**Description of the task**
Return the following from the records below: each line, word for word, starting with the line that contains "young present: 0%" and going on through the line that contains "family: Cricetidae", with nothing outside that range.

--- --- ---

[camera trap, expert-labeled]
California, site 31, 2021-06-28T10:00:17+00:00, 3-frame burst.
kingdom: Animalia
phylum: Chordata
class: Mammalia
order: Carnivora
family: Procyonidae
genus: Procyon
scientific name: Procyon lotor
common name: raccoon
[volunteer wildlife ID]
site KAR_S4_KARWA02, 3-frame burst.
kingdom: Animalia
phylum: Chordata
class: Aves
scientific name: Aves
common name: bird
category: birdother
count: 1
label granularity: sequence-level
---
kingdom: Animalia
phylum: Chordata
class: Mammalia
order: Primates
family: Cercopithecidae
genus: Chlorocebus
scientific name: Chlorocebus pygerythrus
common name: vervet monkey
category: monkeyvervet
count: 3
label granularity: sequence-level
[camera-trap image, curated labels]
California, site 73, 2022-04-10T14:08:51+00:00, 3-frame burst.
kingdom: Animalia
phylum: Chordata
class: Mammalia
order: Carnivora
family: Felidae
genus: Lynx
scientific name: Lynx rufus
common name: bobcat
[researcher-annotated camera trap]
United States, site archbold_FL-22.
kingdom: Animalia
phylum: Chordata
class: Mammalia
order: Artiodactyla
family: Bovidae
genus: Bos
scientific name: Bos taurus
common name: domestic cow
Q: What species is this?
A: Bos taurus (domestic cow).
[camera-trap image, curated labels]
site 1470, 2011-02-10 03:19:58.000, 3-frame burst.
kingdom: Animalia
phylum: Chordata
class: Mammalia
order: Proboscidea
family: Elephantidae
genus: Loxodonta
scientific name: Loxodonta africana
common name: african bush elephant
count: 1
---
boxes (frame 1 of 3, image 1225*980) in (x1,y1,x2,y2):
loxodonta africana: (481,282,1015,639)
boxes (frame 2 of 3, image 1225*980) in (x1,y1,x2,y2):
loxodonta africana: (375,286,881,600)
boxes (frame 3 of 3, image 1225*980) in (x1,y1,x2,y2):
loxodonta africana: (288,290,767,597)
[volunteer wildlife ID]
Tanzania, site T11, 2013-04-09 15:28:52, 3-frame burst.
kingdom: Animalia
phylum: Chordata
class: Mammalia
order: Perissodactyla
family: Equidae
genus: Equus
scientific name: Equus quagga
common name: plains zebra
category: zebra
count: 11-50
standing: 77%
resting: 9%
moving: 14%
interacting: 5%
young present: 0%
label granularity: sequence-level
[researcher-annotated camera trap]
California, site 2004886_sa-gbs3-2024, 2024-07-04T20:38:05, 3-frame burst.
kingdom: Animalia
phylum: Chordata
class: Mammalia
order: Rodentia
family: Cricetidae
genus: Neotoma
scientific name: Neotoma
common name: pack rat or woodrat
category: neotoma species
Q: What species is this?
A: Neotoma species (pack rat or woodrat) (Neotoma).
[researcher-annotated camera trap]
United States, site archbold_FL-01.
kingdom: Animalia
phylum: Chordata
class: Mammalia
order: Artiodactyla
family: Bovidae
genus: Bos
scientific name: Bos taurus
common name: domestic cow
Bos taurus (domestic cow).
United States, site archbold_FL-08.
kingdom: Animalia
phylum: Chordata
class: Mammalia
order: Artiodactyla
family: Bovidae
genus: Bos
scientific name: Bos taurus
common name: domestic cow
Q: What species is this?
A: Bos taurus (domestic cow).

--- --- ---

**Response below**
young present: 0%
label granularity: sequence-level
[researcher-annotated camera trap]
California, site 2004886_sa-gbs3-2024, 2024-07-04T20:38:05, 3-frame burst.
kingdom: Animalia
phylum: Chordata
class: Mammalia
order: Rodentia
family: Cricetidae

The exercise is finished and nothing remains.